A Little Class on Murder
Page 15
Their informant, absorbed now in his recital, was talking in a more nearly normal tone and his voice was precise and just a little didactic.
Annie pictured a pouter pigeon wearing bifocals and suspenders.
“A legal pad knocked to the floor in the attack contained a number of abbreviated notes which I will summarize as well as I can. The faculty was listed with these comments following: ‘Moss—chair? Tarrant—jealousy? Garrison—department focus? Diggs—revenge? Norden—drunk? Crandall—stupidity?’ There were three question marks after that last one. And scrawled across the bottom of the pad is the name of that unfortunate victim of the blast, Emily Everett. It was written in large block letters and circled a number of times, with three exclamation marks.”
“Emily Everett,” Annie exclaimed. “Had he talked to her?”
“You must understand,” the tone was damping, “the department has no way of knowing just how Mr. Burke spent his final moments and the appointment book does not list Miss Everett. As the chief suggested, Burke may have thought of something he wished for her to do in her capacity as secretary or—”
“Bull feathers,” Annie interrupted. “So she gets blown away just before—or after—he’s murdered. What kind of coincidence does Wells believe in?”
“She certainly was his secretary, that cannot be denied,” the speaker admonished. “Now, the circumstances of the explosion are being very carefully considered, but at the moment, Miss Everett is believed to be an accidental victim in that she was merely most unfortunate to be an occupant of that office at the time a bomb exploded. It is Chief Wells’s opinion that the subject of the attack was the editor, Mr. Bradley Kelly, and that he escaped through chance, as is often the case in bombings. Homemade bombs are notoriously unreliable.

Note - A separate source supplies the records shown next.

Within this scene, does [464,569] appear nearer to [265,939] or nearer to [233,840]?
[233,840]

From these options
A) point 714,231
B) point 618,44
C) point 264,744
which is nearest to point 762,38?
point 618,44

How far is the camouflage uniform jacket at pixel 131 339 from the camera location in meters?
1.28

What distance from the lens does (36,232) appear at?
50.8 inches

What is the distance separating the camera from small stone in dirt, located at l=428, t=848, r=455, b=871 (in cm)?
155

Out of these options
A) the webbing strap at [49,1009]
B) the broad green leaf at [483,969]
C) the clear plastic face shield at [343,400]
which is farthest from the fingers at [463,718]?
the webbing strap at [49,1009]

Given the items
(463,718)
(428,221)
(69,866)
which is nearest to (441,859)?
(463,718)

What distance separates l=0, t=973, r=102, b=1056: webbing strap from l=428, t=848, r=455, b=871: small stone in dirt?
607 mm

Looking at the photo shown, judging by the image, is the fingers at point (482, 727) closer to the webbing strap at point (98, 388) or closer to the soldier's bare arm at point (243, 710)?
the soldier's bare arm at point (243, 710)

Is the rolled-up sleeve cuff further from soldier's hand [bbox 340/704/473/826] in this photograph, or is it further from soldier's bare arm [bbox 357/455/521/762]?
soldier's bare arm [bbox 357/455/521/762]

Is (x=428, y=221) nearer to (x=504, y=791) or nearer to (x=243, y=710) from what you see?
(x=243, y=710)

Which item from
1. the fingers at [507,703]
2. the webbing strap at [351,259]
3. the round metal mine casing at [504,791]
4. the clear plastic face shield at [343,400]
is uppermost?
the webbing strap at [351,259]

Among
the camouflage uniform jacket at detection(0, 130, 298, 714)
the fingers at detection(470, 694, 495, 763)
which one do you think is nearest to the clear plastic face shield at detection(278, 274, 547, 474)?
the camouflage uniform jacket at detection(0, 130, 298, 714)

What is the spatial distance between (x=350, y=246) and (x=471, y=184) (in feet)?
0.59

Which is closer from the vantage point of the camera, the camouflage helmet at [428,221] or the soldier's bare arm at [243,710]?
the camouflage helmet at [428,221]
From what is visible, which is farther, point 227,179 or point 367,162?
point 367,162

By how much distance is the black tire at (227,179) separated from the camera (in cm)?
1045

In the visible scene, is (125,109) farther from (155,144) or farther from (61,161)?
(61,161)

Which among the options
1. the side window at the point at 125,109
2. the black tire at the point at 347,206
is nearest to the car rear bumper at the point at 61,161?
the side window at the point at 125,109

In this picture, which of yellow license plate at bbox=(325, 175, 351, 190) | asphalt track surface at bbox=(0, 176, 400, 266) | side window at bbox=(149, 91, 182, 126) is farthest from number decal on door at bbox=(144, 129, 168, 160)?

“Now, the chief has talked to all the persons listed on the legal pad.” A dry cough. “Professor Crandall claims he had a very civil talk with Mr. Burke, left his office at shortly after eleven-fifteen, and proceeded to the Student Union for lunch. Insists he had nothing to do with Burke’s murder.”
“What does Georgia say?” Annie asked.
“Young woman, Miss Finney has been charged with murder in regard to the death of Mr. Burke. On advice of counsel, she has said nothing whatsoever.”
“That’s quick work,” Max said. “Who hired a lawyer for her?”
A rustle of papers. “A Mrs. Roethke, I believe. A lawyer by the name of McClanahan.”
Max sighed.
Annie had become acquainted with Jed McClanahan, the world’s greatest trial lawyer, during the difficulties in the Arsenic and Old Lace production the previous summer. In fact, she’d hired him to represent Max. She didn’t think Max had ever quite forgiven her. So McClanahan wasn’t top drawer. He meant well. Perhaps he wasn’t quite on the level of Rebecca Schwartz, Jesse Falkenstein, or Arthur Crook, but he certainly did his best for his clients.
“Is something wrong?” the informant demanded worriedly.
“Nothing that a bar committee couldn’t solve,” Max groused.
“Was anything in the office disturbed?” Annie asked.
“Not insofar as the investigators could determine. The desk drawers and filing cabinets were closed. It was only subsequently, of course, upon the impoundment of the iron bar carried by Miss Finney, that it was identified as the memento which normally resided upon Mr. Burke’s windowsill.”
That iron bar.
The dry voice continued, affirming her recollection, “Three items normally rested there, a shell casing that he brought home from Germany, the bar which had been a part of a luxury hotel destroyed by Hurricane Donna, and the brick from the 1977 jail fire in Tennessee. The shell casing and brick were untouched.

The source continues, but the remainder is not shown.